After all, higher education is big business, with billions and billions of dollars at stake each year, so it makes sense that today's generation of colleges and universities aggressively differentiate themselves using a broad range of tactics to achieve certain objectives. Most of the campaigns I've seen focus on typical criteria: the latest US News & World Report and Bloomberg Businessweek rankings, recent awards and research grants, diverse student bodies and faculties, athletic team prowess, cultural, social, and recreational opportunities, and a whole slew of other benefits and value adds. In addition, most of the campaigns are relatively conservative and predictable, but occasionally, I see real flashes of genius, creativity, and brilliance. Unfortunatey, this is not one of them.

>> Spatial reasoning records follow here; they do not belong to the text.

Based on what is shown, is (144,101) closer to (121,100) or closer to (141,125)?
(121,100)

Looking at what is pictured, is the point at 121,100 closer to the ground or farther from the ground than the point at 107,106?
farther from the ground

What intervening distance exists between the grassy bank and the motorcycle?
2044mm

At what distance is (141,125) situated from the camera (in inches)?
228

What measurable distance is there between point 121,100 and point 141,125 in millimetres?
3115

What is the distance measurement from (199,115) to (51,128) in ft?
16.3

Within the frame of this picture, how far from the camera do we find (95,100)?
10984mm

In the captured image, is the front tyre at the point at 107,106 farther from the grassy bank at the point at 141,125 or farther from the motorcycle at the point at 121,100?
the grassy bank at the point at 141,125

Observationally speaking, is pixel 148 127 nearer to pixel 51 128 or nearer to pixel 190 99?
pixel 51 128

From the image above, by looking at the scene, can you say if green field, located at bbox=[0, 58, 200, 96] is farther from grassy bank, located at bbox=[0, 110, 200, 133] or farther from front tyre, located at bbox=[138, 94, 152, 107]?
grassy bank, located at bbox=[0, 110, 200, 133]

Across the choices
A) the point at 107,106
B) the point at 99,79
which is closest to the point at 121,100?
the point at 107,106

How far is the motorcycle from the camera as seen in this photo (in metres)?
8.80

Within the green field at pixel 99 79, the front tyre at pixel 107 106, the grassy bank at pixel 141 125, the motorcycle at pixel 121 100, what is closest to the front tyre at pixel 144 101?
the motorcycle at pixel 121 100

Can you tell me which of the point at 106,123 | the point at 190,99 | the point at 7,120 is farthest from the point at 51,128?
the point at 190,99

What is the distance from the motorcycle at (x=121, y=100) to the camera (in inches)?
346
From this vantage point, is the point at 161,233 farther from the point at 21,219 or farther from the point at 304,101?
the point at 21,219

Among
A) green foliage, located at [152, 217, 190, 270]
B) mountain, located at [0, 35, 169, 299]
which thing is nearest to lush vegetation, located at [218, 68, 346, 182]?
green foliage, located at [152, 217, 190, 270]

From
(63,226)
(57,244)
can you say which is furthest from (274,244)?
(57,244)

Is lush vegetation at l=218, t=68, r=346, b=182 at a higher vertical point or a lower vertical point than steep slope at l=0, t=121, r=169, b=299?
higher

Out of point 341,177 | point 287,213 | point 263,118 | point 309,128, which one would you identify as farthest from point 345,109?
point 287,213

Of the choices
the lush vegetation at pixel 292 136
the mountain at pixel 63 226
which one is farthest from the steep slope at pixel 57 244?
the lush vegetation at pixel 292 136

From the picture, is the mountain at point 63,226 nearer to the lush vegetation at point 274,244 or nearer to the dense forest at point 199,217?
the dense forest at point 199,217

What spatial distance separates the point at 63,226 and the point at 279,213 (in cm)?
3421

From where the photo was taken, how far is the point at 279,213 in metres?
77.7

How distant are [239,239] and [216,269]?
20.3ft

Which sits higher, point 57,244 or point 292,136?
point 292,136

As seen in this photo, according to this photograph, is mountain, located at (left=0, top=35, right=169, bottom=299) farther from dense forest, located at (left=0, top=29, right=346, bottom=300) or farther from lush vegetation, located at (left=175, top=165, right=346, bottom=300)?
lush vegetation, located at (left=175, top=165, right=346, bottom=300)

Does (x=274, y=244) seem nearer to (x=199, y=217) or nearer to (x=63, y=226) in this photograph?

And that leads us to Exhibit A for collegiate marketing gone awry: Des Moines, Iowa-based Drake University's new "D+ Advantage" campaign. That's right: D+. As Brett Michael Dykes points out in this piece on Yahoo!'s The Upshot, "If you were going to spend tens of thousands of dollars on a higher education, would you want the end result to be known as a 'D+' education? Probably not." For the record, the tag line for the new campaign is not all that bad: "Your passion + our experience."
But the general problem with the campaign is in the execution. As we all know, and as numerous Drake faculty, students, and alumni pointed out, D+ is universally synonymous with sub-par academic performance. Adweek's Tim Nudd noted on his AdFreak blog that the campaign "seems to position Drake as a school whose standards barely exceed total failure."
Drake University officials defend the campaign as "intentionally edgy" and appropriate for the target audience. In a communiqué to students, faculty, and alumni, university leaders said, "The D+ was not designed to stand alone or represent a grade. Instead, it was designed to be paired with prose and draw attention to the distinctive advantages of the Drake experience. Our experience in the survey and in the field suggests that the kind of students whom we want to attract to Drake easily understand and appreciate the irony of the D+, and that it is having the intended effect of encouraging students to find out more about what makes Drake so special."
That very well may be, but when it comes to traditional branding and on-point marketing creativity, there's only one letter grade for Drake University that makes sense in this case: F.
Actually, the campaign could have packed the same punch if it was dubbed "The Drake Advantage" and was branded with a compelling, but alternative, visual presence.